Within weeks of ChatGPT’s launch, there were fears that students would be using the chatbot to spin up passable essays in seconds. In response to those fears, startups started making products that promise to spot whether text was written by a human or a machine.
The problem is that it’s relatively simple to trick these tools and avoid detection, according to new research that has not yet been peer reviewed.
Debora Weber-Wulff, a professor of media and computing at the University of Applied Sciences, HTW Berlin, worked with a group of researchers from a variety of universities to assess the ability of 14 tools, including Turnitin, GPT Zero, and Compilatio, to detect text written by OpenAI’s ChatGPT.
Most of these tools work by looking for hallmarks of AI-generated text, including repetition, and then calculating the likelihood that the text was generated by AI. But the team found that all those tested struggled to pick up ChatGPT-generated text that had been slightly rearranged by humans and obfuscated by a paraphrasing tool, suggesting that all students need to do is slightly adapt the essays the AI generates to get past the detectors.
“These tools don’t work,” says Weber-Wulff. “They don’t do what they say they do. They’re not detectors of AI.”
The researchers assessed the tools by writing short undergraduate-level essays on a variety of subjects, including civil engineering, computer science, economics, history, linguistics, and literature. They wrote the essays themselves to be certain the text wasn’t already online, which would have meant it might already have been used to train ChatGPT.
Then each researcher wrote an additional text in Bosnian, Czech, German, Latvian, Slovak, Spanish, or Swedish. Those texts were passed through either the AI translation tool DeepL or Google Translate to translate them into English.
The team then used ChatGPT to generate two additional texts each, which they slightly tweaked in an effort to hide that it’d been AI-generated. One set was edited manually by the researchers, who reordered sentences and exchanged words, while another was rewritten using an AI paraphrasing tool called Quillbot. In the end, they had 54 documents to test the detection tools on.
They found that while the tools were good at identifying text written by a human (with 96% accuracy, on average), they fared more poorly when it came to spotting AI-generated text, especially when it had been edited. Although the tools identified ChatGPT text with 74% accuracy, this fell to 42% when the ChatGPT-generated text had been tweaked slightly.
These kinds of studies also highlight how outdated universities’ current methods for assessing student work are, says Vitomir Kovanović, a senior lecturer who builds machine-learning and AI models at the University of South Australia, who was not involved in the project.

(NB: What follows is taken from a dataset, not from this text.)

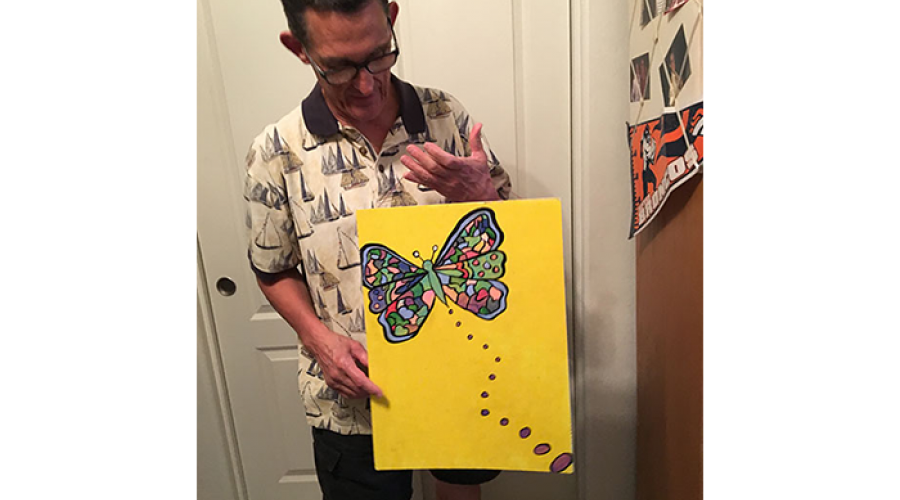 an older man holds a large bright and colorful drawing of a butterfly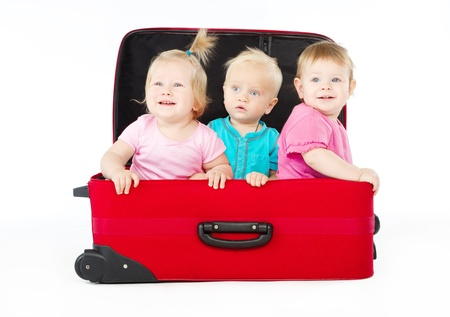 group of three children sitting inside big red suitcase ower white background photo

Daphne Ippolito, a senior research scientist at Google specializing in natural-language generation, who also did not work on the project, raises another concern.
“If automatic detection systems are to be employed in education settings, it is crucial to understand their rates of false positives, as incorrectly accusing a student of cheating can have dire consequences for their academic career,” she says. “The false-negative rate is also important, because if too many AI-generated texts pass as human written, the detection system is not useful.”
Compilatio, which makes one of the tools tested by the researchers, says it is important to remember that its system just indicates suspect passages, which it classifies as potential plagiarism or content potentially generated by AI.
“It is up to the schools and teachers who mark the documents analyzed to validate or impute the knowledge actually acquired by the author of the document, for example by putting in place additional means of investigation—oral questioning, additional questions in a controlled classroom environment, etc.,” a Compilatio spokesperson said.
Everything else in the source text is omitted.